Return exactly the lines that run from the one containing "Looking at this" to the end of the entries, with both ends included.

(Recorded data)

◇ ◇ ◇ ◇

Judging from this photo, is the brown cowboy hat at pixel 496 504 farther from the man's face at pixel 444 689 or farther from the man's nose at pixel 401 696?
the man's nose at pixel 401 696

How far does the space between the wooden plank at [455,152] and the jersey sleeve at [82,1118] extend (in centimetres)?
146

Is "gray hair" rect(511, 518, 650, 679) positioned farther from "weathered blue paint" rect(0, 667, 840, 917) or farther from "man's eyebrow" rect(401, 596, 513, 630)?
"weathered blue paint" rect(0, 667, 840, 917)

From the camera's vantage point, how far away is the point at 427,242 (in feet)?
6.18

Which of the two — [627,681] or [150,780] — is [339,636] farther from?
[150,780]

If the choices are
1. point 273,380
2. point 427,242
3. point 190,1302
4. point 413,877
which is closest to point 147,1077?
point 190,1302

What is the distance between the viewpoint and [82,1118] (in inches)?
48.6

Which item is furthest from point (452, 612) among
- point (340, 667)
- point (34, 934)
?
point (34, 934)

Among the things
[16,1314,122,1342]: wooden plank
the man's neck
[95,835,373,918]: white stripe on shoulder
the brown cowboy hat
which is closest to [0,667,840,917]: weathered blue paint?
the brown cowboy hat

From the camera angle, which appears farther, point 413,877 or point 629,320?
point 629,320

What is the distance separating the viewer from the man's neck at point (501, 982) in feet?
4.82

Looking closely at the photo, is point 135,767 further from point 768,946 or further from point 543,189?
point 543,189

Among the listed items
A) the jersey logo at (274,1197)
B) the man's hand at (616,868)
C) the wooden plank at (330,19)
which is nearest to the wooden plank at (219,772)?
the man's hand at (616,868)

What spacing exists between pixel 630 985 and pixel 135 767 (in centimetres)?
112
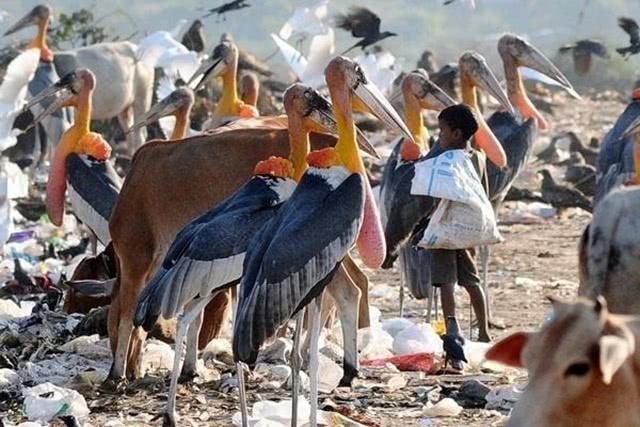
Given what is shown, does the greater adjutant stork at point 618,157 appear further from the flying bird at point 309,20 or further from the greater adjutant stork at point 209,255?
the flying bird at point 309,20

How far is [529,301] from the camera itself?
38.9 feet

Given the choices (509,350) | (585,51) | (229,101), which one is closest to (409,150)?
(229,101)

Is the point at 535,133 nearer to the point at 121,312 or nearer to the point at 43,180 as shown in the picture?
the point at 121,312

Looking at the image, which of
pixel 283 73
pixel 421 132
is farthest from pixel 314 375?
pixel 283 73

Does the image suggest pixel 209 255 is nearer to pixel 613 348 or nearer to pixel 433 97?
pixel 613 348

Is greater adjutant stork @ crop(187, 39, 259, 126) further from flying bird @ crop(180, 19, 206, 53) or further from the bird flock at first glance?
flying bird @ crop(180, 19, 206, 53)

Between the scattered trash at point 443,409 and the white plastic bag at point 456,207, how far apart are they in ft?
4.82

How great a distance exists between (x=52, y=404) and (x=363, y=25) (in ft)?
27.1

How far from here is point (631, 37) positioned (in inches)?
598

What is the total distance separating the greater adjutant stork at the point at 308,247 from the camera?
7.00m

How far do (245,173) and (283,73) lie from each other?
22192 mm

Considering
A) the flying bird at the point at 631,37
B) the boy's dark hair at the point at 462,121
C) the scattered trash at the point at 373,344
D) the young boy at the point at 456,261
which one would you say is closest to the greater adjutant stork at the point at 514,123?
the young boy at the point at 456,261

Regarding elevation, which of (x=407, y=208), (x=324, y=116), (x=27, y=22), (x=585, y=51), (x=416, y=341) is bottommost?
(x=585, y=51)

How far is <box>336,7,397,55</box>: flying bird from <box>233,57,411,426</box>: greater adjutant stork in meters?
7.64
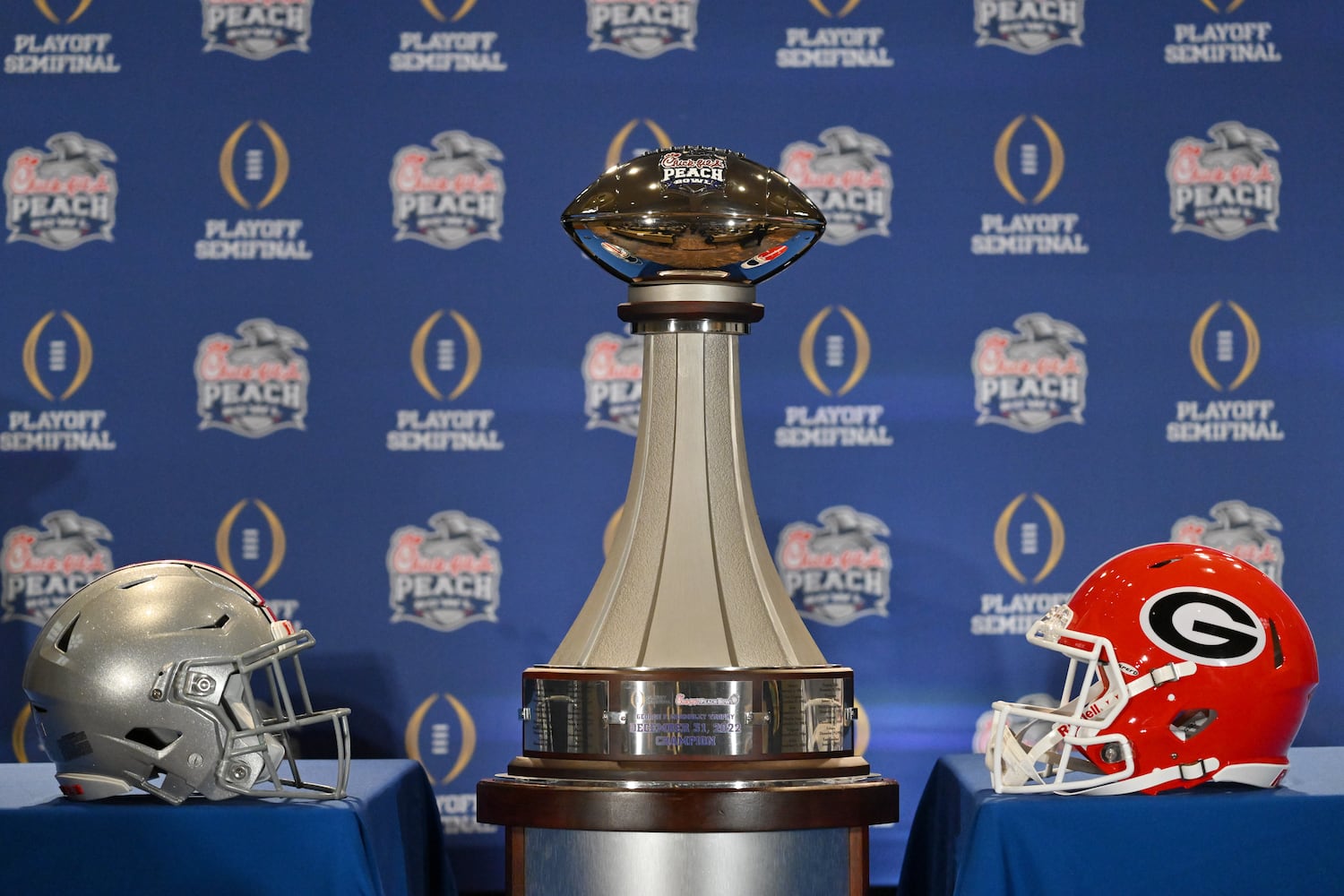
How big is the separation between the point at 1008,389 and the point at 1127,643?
98cm

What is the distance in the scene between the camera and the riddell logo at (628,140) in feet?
10.6

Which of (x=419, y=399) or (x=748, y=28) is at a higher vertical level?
(x=748, y=28)

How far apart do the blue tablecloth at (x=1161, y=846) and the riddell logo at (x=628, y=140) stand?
159cm

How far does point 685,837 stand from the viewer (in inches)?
82.5

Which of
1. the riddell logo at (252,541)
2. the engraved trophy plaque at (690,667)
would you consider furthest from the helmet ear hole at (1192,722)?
the riddell logo at (252,541)

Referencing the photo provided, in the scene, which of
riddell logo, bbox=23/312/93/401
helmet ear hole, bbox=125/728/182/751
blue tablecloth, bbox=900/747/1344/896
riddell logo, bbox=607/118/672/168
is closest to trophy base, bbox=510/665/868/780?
blue tablecloth, bbox=900/747/1344/896

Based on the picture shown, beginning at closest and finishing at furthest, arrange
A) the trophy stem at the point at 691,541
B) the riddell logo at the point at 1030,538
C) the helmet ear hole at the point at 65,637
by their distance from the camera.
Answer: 1. the trophy stem at the point at 691,541
2. the helmet ear hole at the point at 65,637
3. the riddell logo at the point at 1030,538

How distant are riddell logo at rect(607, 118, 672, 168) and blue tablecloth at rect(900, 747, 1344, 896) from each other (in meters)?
1.59

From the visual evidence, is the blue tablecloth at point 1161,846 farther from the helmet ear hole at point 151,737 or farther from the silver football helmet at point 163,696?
the helmet ear hole at point 151,737

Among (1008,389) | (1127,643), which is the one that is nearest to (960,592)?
(1008,389)

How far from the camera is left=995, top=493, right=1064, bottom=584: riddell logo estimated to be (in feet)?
10.4

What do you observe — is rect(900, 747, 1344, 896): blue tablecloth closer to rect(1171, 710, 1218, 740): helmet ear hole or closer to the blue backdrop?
rect(1171, 710, 1218, 740): helmet ear hole

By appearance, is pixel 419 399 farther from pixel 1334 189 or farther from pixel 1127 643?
pixel 1334 189

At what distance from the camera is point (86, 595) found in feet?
7.73
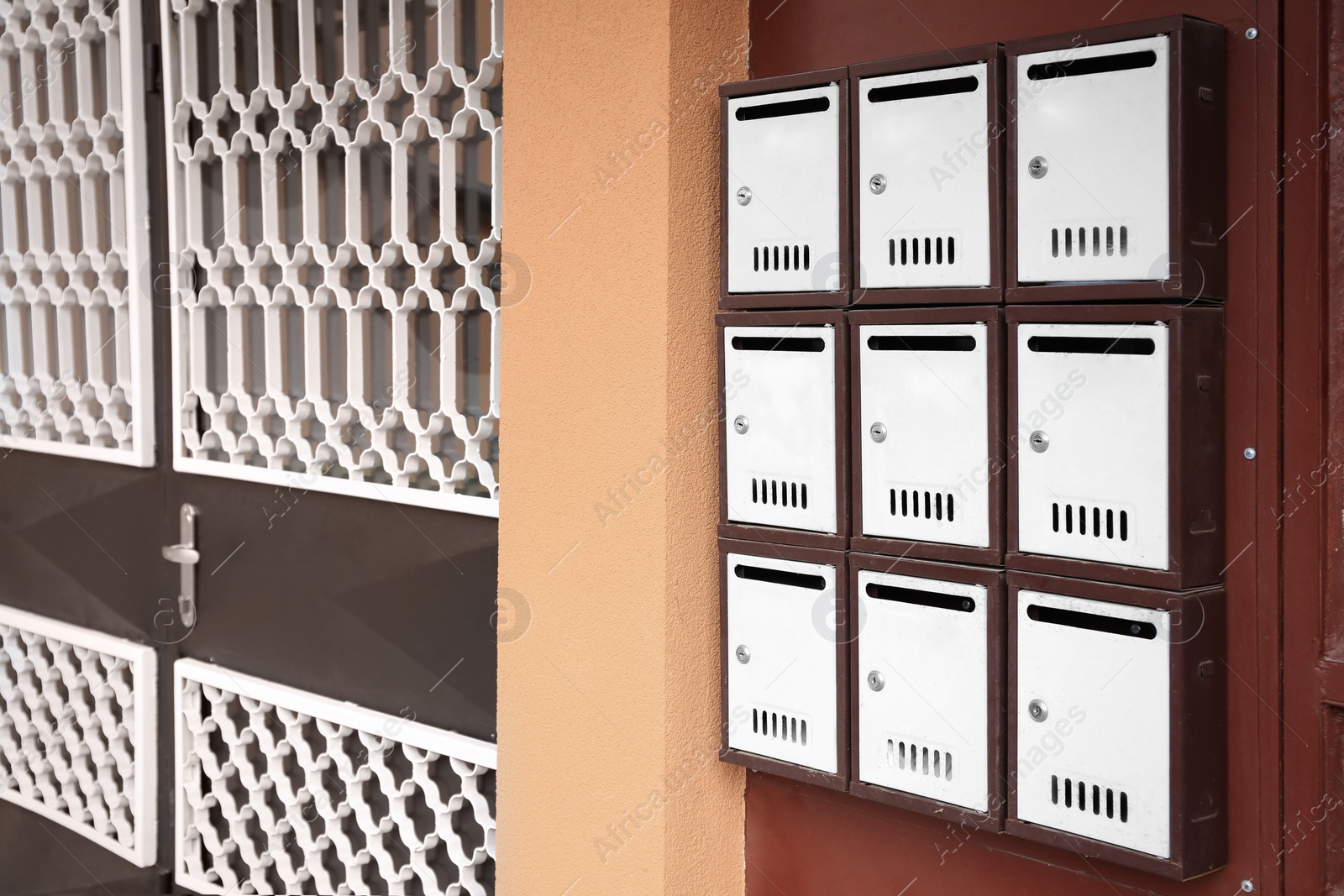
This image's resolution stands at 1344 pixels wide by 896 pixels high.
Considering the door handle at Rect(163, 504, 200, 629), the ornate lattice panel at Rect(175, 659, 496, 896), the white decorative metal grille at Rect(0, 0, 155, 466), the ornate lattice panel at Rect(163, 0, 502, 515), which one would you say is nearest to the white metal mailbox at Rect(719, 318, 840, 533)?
the ornate lattice panel at Rect(163, 0, 502, 515)

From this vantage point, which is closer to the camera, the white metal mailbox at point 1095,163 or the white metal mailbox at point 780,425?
the white metal mailbox at point 1095,163

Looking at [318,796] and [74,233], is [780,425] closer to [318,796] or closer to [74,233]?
[318,796]

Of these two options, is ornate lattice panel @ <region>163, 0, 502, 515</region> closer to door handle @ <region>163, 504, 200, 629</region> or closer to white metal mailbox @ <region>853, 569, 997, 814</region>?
door handle @ <region>163, 504, 200, 629</region>

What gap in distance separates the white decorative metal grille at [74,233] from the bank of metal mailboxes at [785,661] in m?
1.72

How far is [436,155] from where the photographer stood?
2172mm

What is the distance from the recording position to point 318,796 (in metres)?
2.41

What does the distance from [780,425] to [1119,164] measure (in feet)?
1.77

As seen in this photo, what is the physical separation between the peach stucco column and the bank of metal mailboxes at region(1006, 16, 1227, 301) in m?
0.47

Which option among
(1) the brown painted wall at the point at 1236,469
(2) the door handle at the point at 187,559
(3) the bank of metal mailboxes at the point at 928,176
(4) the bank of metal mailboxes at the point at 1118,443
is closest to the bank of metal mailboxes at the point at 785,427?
(3) the bank of metal mailboxes at the point at 928,176

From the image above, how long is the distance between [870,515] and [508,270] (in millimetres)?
700

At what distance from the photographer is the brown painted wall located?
4.25 ft

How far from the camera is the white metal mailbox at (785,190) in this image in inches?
60.2

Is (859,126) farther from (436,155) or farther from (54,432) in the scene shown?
(54,432)

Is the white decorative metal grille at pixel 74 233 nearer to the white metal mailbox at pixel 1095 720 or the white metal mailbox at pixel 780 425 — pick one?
the white metal mailbox at pixel 780 425
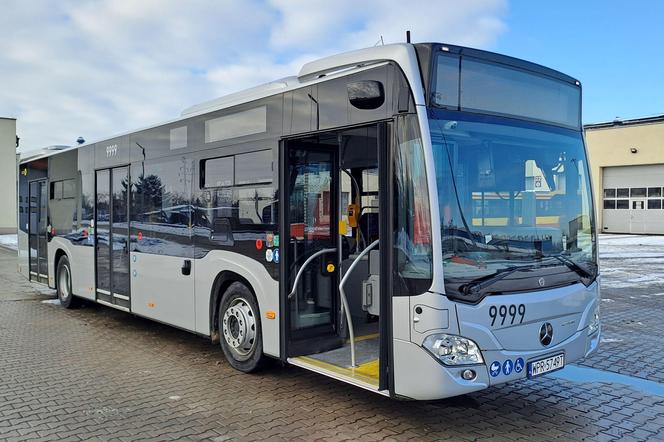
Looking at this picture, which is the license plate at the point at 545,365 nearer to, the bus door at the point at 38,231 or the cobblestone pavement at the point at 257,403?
the cobblestone pavement at the point at 257,403

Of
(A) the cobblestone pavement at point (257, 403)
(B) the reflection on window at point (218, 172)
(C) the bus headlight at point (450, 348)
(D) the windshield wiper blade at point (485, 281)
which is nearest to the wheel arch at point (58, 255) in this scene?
(A) the cobblestone pavement at point (257, 403)

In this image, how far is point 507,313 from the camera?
4.35m

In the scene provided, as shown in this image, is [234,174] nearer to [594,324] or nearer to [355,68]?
[355,68]

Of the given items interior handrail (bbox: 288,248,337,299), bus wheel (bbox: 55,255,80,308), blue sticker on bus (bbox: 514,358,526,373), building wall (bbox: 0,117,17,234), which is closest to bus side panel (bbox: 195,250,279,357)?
interior handrail (bbox: 288,248,337,299)

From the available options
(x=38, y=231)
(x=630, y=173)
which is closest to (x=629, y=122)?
(x=630, y=173)

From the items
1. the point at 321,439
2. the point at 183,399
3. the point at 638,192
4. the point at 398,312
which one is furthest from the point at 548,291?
the point at 638,192

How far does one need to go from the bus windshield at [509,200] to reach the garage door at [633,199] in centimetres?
3227

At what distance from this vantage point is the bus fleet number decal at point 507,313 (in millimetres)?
4266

◇ ◇ ◇ ◇

• Task response:
Looking at this picture, which is the license plate at the point at 545,365 nearer to, the bus door at the point at 38,231 or the cobblestone pavement at the point at 257,403?
the cobblestone pavement at the point at 257,403

Of
(A) the cobblestone pavement at point (257, 403)
(B) the reflection on window at point (218, 172)
(C) the bus headlight at point (450, 348)
(D) the windshield wiper blade at point (485, 281)
which is nearest to the wheel arch at point (58, 255) in this scene?
(A) the cobblestone pavement at point (257, 403)

In this image, how far is point 507,313 from the camera?
4.35m

In the scene provided, as shown in this image, is [234,174] nearer to [594,324] or nearer to [355,68]?
[355,68]

Of the given items interior handrail (bbox: 288,248,337,299), bus wheel (bbox: 55,255,80,308), blue sticker on bus (bbox: 514,358,526,373), building wall (bbox: 0,117,17,234), which is closest to bus side panel (bbox: 195,250,279,357)?
interior handrail (bbox: 288,248,337,299)

From the available options
(x=38, y=231)
(x=630, y=173)
which is closest to (x=629, y=122)?
(x=630, y=173)

From the items
1. the point at 321,439
2. the point at 183,399
3. the point at 638,192
4. the point at 398,312
which one is furthest from the point at 548,291?
the point at 638,192

How far does one need to go from the bus windshield at [509,200] to reach the garage door at [633,199] in centimetres?
3227

At what distance from this vantage point is the bus fleet number decal at point 507,313 (in millimetres)?
4266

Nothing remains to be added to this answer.